A raccontare la genesi della rassegna sono Antonio e Nicola, due ragazzi che hanno trasformato in realtà il sogno di mettere a frutto la loro grande passione per la fotografia: creando dal nulla, grazie alla forza della determinazione, un evento capace di richiamare ogni anno fino a 40mila visitatori. In virtù di un programma dal grande fascino, come dimostrano gli autori invitati a esporre in questo 2014: dal polacco Tomasz Lazar (nella foto) all’olandese Rob Hornstra, autore di un importante lavoro dedicato alle Olimpiadi invernali di Sochi.

A portare il proprio contributo al reportage in onda su Sky Arte anche le voci di due tra i fotografi ospiti: partendo dal leggendario Joel Meyerowitz, cui dobbiamo la forza di imporre a partire dai primi Anni Settanta – in un mondo ancora in bianco e nero – la potenza dell’immagine a colori, da stampare e fruire finalmente in grande formato. Per una trasformazione del gusto e del modo di osservare dagli esiti semplicemente rivoluzionari.

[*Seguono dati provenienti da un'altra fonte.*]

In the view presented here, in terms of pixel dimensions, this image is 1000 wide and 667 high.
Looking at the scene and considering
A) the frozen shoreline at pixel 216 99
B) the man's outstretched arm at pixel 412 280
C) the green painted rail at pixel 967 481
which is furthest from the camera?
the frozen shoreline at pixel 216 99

Dal kaiju , branca del wrestling che a Boston e dintorni si combatte rigorosamente in costume da mostro del cinema, fino al roller derby che impegna su pattini a rotelle le pin-up del nuovo millennio: se non sono matti, lui, nemmeno li considera! Va a caccia per gli sport più assurdi del mondo Sol Neelman, divertito giramondo che attraverso il filtro di esperienze ludiche documenta con scatti ironici la più spensierata gioia di vivere.

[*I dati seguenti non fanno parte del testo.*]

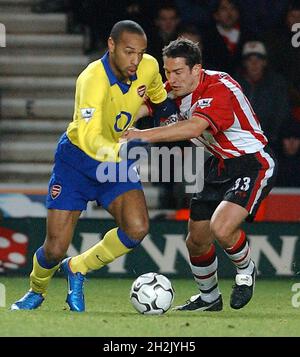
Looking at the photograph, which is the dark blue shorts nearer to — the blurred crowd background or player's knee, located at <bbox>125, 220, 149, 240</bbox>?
player's knee, located at <bbox>125, 220, 149, 240</bbox>

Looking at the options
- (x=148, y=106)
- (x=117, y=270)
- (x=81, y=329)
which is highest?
(x=148, y=106)

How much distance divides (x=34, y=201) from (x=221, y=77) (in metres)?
3.37

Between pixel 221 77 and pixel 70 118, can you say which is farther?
pixel 70 118

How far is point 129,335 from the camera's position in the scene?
20.2 ft

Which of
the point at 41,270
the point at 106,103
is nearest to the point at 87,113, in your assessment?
the point at 106,103

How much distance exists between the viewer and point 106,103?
7129 millimetres

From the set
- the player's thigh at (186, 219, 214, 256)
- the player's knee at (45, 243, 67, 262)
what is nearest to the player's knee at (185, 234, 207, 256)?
the player's thigh at (186, 219, 214, 256)

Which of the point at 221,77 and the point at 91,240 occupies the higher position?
the point at 221,77

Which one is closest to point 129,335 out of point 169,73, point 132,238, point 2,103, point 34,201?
point 132,238

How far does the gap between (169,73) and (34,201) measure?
133 inches

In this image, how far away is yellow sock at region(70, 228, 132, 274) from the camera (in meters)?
7.30
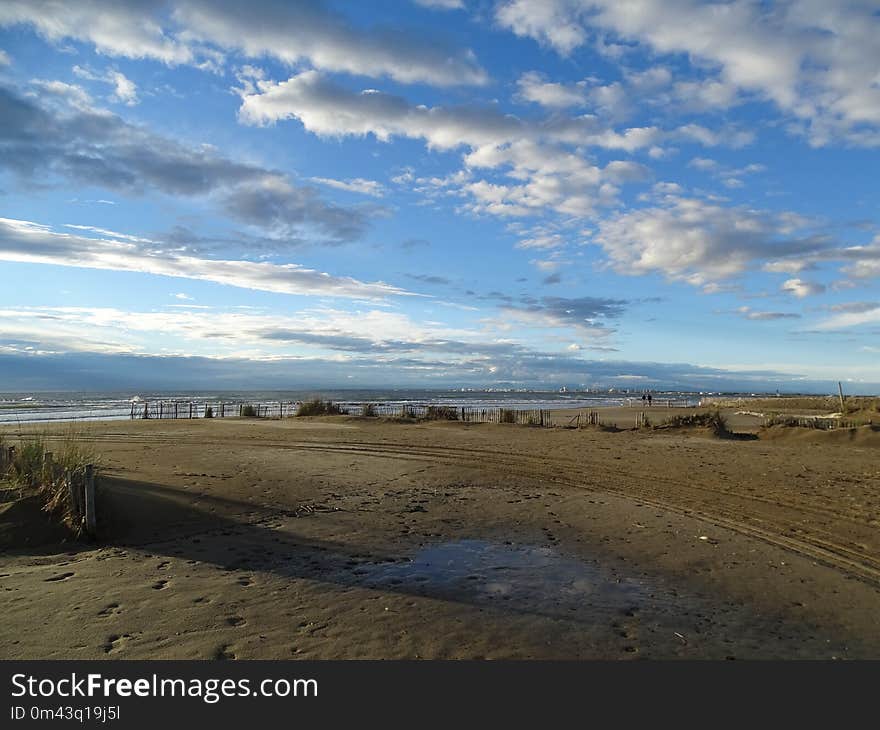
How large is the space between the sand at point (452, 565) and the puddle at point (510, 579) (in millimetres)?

La curiosità – Un antesignano Joel Meyerowitz, convertitosi al colore quattro anni prima dell’epocale mostra con cui il curatore del MoMA John Szarkowski sdogana quel genere di fotografia agli occhi del mondo. Un primato che gli vale la prima cattedra per l’insegnamento della fotografia a colori nel prestigioso college Cooper Union.